● Document passage:
Promises for a Remarkable Year Ahead: January 2024 Carnegie Foundation Newsletter
Below is Carnegie President Timothy Knowles’s opening to our January 2024 newsletter. Join our mailing list for additional resources and recommended reads.
Dear Friends and Colleagues,
Happy New Year! I hope you and your loved ones had a wonderful holiday, stayed healthy, and are ready to make 2024 powerful beyond measure for students in your midst.
At Carnegie, we believe that to catalyze at scale, we must start small, plan carefully, acknowledge (even celebrate) mistakes, pay close attention to evidence, and work in partnership to achieve broad impact. This ethos has been true from the very start of the Foundation’s history— and more recently, with the Carnegie Math Pathways project established at WestEd, the newly launched National Center for School-University Partnerships at the University of Mississippi, and our partnerships with the American Council on Education (ACE) and the Educational Testing Service (ETS).
In essence, at Carnegie, we work with extraordinary scholars, practitioners and policymakers to incubate new ideas, test them carefully in a range of contexts, and collaborate across sectors, to bring the most promising ideas to life at broad scale.
It is with this rich tradition and spirit that we are excited to launch a new Carnegie incubation in partnership with the XQ Institute—High School Learning Zones. This work will establish existence proofs of transformative high school learning that are competency (not time) based and are integrated into a broad range of community contexts.

● Exercise requirements: Please carry on the Carnegie newsletter from its last sentence, keeping the same voice. The rows are not needed for this.

[Data rows]
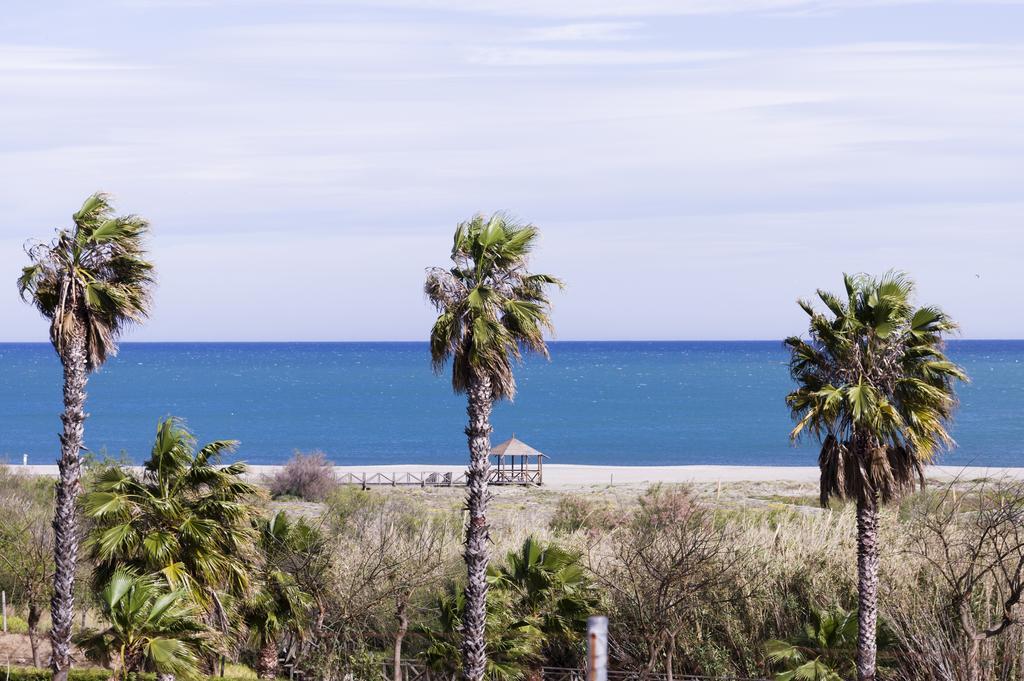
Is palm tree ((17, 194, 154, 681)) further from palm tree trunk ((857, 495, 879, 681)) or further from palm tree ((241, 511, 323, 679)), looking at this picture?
palm tree trunk ((857, 495, 879, 681))

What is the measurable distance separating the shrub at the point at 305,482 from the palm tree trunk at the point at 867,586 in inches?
1597

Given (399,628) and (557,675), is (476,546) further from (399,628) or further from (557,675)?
(557,675)

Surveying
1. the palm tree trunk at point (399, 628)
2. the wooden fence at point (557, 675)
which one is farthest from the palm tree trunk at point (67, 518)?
the wooden fence at point (557, 675)

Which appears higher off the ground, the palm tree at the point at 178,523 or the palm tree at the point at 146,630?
the palm tree at the point at 178,523

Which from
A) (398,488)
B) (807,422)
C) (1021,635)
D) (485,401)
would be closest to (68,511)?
(485,401)

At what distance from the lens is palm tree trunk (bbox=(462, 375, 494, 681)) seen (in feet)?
74.6

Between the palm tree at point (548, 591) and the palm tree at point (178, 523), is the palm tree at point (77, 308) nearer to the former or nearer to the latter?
the palm tree at point (178, 523)

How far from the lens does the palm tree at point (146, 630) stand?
1997 centimetres

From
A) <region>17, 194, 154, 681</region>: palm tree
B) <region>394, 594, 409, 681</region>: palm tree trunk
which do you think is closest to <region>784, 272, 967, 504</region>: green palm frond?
<region>394, 594, 409, 681</region>: palm tree trunk

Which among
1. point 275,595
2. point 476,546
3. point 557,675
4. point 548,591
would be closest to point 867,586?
point 548,591

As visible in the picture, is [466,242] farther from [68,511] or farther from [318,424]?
[318,424]

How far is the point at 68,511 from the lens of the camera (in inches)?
874

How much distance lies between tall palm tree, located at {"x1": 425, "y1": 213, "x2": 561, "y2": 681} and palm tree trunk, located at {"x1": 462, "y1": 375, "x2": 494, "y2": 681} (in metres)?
0.02

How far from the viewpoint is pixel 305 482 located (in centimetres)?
6119
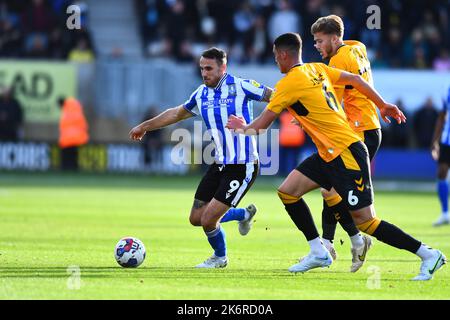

● Output of the task:
To begin this work, we have established a Learning Zone R&D network with partners in Arizona, Indiana, and New Mexico, spanning rural, urban, and suburban America. Each of the initial R&D members is dedicated to building innovative high school learning designs that illustrate alternatives to traditional time-based models of schooling, shifting how time is used, where learning takes place, and how it is measured and credited. The group will convene to learn with and from one another about various competency-based learning strategies and approaches, and we will consider how we might establish a broad national network of states, systems, and community-based actors working to create ‘post Carnegie Unit’ educational ecosystems. We are starting small, intentionally. But our aims are ambitious. Just as the Carnegie Unit swept the nation in 1906 (and has now infiltrated nearly every aspect of schooling, K12, and postsecondary), we expect these Learning Zones and the accompanying national network, will be an important part of a growing movement to establish a new currency for learning, one rooted around the skills and competencies we know young people need to succeed in postsecondary school, work, and life.
We look forward to working with you in the pursuit of just, joyful, and transformative educational opportunities for young people across our nation and the world.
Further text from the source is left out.